The Laminator said...

Well, I don't know about Phelps, but your report definitely conjured up some Prefontaine moments at the end. Although I don't think Pre himself could have a smile such as yours racing someone to the finish. What a great race! Report was well worth the wait. Thanks for the motivation...now I need what I want my finishing photo to look like next week!

CyclingDivas said...

The smiles are what its all about even though the coincidence in race numbers (845 and 945) is just a little eerie....

Irish Cream said...

FANTASTIC race report! I agree that your and 945's smiles in the race photos are just plain awesome! Congrats again on the huge PR! :)

Nitmos said...

Great job! Those last few miles show you might be selling you abilities a little short. Perhaps you're in better shape/faster than you think and only convince yourself you have to run at 8:23 pace?!? keep pushin'...see what happens.

Marcy said...

Dude those final pics are killer!

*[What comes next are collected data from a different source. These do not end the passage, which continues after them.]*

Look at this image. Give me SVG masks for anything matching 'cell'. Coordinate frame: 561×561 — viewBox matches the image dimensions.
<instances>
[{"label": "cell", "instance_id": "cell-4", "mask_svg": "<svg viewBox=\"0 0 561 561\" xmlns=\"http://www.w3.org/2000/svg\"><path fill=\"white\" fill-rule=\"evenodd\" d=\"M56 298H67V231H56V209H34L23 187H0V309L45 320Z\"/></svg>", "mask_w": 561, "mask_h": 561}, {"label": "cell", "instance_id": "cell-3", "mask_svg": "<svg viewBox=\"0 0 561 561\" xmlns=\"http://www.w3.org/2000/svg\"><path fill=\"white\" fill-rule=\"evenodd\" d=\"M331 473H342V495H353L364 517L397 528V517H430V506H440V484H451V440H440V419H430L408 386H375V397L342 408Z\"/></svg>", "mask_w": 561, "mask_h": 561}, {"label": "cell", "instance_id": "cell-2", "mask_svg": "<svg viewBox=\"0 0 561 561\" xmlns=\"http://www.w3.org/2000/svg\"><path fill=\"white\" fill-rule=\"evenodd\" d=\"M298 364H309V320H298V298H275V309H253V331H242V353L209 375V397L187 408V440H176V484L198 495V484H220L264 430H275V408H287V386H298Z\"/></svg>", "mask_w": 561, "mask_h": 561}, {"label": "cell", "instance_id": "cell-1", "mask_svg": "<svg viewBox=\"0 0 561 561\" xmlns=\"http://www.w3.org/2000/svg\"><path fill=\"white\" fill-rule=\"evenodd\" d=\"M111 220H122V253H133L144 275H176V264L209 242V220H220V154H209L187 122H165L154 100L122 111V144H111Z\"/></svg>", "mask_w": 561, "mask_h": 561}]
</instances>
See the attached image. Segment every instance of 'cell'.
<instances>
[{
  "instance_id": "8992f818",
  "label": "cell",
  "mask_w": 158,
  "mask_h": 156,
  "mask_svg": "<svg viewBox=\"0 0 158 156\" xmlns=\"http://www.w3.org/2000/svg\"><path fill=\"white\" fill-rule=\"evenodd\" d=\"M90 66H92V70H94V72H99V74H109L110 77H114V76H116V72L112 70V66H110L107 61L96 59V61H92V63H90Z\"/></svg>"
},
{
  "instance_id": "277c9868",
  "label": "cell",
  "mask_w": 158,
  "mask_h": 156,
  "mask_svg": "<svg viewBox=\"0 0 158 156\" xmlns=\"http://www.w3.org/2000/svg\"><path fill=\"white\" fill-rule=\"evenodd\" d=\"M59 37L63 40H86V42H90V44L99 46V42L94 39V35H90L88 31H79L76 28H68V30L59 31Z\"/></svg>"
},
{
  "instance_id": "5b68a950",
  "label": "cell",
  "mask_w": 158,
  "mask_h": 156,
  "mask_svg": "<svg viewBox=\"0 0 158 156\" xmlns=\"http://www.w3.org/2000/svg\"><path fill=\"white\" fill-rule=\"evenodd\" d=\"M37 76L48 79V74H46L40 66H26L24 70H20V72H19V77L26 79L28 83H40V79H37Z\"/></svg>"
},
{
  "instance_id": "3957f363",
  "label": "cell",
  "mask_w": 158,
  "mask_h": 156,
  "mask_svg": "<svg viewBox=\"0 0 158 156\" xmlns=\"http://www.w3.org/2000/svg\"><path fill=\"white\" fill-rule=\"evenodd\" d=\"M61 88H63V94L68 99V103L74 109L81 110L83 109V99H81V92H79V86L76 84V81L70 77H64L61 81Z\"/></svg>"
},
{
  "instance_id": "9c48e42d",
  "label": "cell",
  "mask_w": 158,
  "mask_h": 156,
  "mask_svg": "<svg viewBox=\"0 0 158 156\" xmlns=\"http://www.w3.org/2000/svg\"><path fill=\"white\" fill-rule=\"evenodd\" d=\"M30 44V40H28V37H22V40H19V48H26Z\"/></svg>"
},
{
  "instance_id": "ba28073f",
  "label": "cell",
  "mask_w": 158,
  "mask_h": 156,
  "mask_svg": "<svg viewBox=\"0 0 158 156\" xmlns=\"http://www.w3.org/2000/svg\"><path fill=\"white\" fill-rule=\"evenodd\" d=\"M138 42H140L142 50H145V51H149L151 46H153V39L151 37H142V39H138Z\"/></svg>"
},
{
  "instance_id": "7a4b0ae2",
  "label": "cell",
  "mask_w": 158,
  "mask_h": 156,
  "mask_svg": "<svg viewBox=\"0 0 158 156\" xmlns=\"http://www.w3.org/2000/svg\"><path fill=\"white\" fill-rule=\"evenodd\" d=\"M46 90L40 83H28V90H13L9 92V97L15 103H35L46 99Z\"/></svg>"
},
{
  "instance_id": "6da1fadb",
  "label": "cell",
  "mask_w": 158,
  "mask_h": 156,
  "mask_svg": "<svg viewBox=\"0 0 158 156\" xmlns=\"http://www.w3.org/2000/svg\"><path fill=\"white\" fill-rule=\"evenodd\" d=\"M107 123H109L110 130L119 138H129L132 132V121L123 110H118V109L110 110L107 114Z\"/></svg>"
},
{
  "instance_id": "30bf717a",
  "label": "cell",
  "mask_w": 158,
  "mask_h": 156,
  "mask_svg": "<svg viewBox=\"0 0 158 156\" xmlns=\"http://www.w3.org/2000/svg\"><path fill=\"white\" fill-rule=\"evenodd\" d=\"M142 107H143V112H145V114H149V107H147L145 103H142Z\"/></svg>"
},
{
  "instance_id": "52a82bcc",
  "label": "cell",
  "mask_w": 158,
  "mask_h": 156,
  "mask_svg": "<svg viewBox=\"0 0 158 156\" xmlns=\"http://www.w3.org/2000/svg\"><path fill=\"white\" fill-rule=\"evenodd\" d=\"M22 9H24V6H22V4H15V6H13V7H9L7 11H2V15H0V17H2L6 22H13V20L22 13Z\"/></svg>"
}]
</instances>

Looks like a blast! And congrats on a most excellent job ;D

Adam said...

This is a GREAT post. Races at the end are a BLAST. Nothing like some guy trying to pass you to help you get an even better PR!

Run For Life said...

What a great race report, the dash at the end looks like it was a lot of fun!

J said...

This was AWESOME! And the pictures were great!

Ted said...

Woooooooo!!! At first, I'd thought I was having double vision with the bib thing. The numbers are almost identical...845 and 945. Your race time almost matched to my last Saturday half marathon time. Looks like we are on a same pace here, dude! Flying Pig.. I have heard so much positive raves about it.